New Delhi: In just two months and for the first time in 99 years, a total solar eclipse will occur across the entire continental United States, sparking excitement among space enthusiasts and residents alike.
On August 21, 2017, the Earth will cross the shadow of the moon, creating a total solar eclipse. During the eclipse, the moon will pass between the Sun and Earth, blocking the face of the sun and leaving only its outer atmosphere, or corona, visible in the sky.
And NASA is preparing to share this experience of a lifetime with Live coverage, while also providing important information about safely viewing the total solar eclipse that will cross the US on August 21.
Viewers around the world will be provided a wealth of images captured before, during, and after the eclipse by 11 spacecraft, at least three NASA aircraft, more than 50 high-altitude balloons, and the astronauts aboard the International Space Station – each offering a unique vantage point for the celestial event.
NASA Television will air a multi-hour show, Eclipse Across America: Through the Eyes of NASA, with unprecedented live video of the celestial event, along with coverage of activities in parks, libraries, stadiums, festivals and museums across the nation, and on social media.
Over the course of 100 minutes, 14 states across the US – coast to coast, from Oregon to South Carolina – will experience more than two minutes of darkness in the middle of the day.

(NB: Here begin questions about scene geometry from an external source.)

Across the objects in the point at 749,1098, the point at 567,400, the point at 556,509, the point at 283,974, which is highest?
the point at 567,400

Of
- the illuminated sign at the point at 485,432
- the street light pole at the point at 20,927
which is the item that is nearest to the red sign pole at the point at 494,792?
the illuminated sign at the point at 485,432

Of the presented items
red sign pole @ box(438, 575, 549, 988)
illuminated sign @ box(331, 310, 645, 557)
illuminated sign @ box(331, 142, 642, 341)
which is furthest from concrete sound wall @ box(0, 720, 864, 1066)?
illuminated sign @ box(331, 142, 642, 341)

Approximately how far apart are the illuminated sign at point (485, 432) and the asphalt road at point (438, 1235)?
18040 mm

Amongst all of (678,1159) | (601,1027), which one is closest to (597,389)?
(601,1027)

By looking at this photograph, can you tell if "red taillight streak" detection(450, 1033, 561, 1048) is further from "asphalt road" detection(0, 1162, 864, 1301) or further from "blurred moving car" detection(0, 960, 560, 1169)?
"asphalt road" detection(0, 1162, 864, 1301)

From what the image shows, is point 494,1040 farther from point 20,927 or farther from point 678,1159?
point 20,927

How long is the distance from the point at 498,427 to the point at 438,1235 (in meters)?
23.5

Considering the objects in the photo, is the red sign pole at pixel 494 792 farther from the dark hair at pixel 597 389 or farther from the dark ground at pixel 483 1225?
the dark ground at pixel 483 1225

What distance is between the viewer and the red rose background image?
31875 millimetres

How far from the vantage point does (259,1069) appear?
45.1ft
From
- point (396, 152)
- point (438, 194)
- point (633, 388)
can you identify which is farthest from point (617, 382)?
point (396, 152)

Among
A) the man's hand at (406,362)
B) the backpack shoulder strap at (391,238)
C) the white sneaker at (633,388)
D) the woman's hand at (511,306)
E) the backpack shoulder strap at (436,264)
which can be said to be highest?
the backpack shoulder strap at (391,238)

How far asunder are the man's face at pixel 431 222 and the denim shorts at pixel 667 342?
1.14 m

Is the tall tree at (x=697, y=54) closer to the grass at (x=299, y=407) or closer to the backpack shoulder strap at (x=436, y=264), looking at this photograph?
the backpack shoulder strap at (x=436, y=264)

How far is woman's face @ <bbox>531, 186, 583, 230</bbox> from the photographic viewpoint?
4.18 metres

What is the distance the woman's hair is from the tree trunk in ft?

When the moon completely blocks the sun, day will turn into night and make visible the otherwise hidden solar corona, the sun’s atmosphere, says NASA. Bright stars and planets also will become visible.
Additionally, a partial eclipse will be viewable across all of North America. Using specialized solar viewing glasses or other equipment, all of North America will be able to view at least a partial eclipse lasting two to four hours.
“Never before will a celestial event be viewed by so many and explored from so many vantage points – from space, from the air, and from the ground,” said Thomas Zurbuchen, associate administrator of NASA’s Science Mission Directorate in Washington. “With our fellow agencies and a host of scientific organizations, NASA will continue to amplify one key message: Take time to experience the August 21 eclipse, but experience it safely.”
How to view safely
As per NASA, the only safe way to look directly at the uneclipsed or partially eclipsed sun is through special-purpose solar filters, such as eclipse glasses or handheld solar viewers.
Homemade filters or ordinary sunglasses, even very dark ones, are not safe for looking at the sun.
An alternative method for safe viewing of the partially-eclipsed sun is with a pinhole projector.
Understanding the sun has always been a top priority for space scientists. The eclipse will provide a unique opportunity to study the Sun, Earth, moon and their interaction because of the eclipse’s long path over land coast to coast.
“Eclipse 2017 provides an incredible opportunity to engage the entire nation and the world, inspiring learners of all ages who have looked to the sky with curiosity and wonder,” said Steven Clarke, director of NASA’s Heliophysics Division in Washington.
Scientists will be able to take ground-based and airborne observations over a period of an hour and a half to complement the wealth of data and images provided by space assets.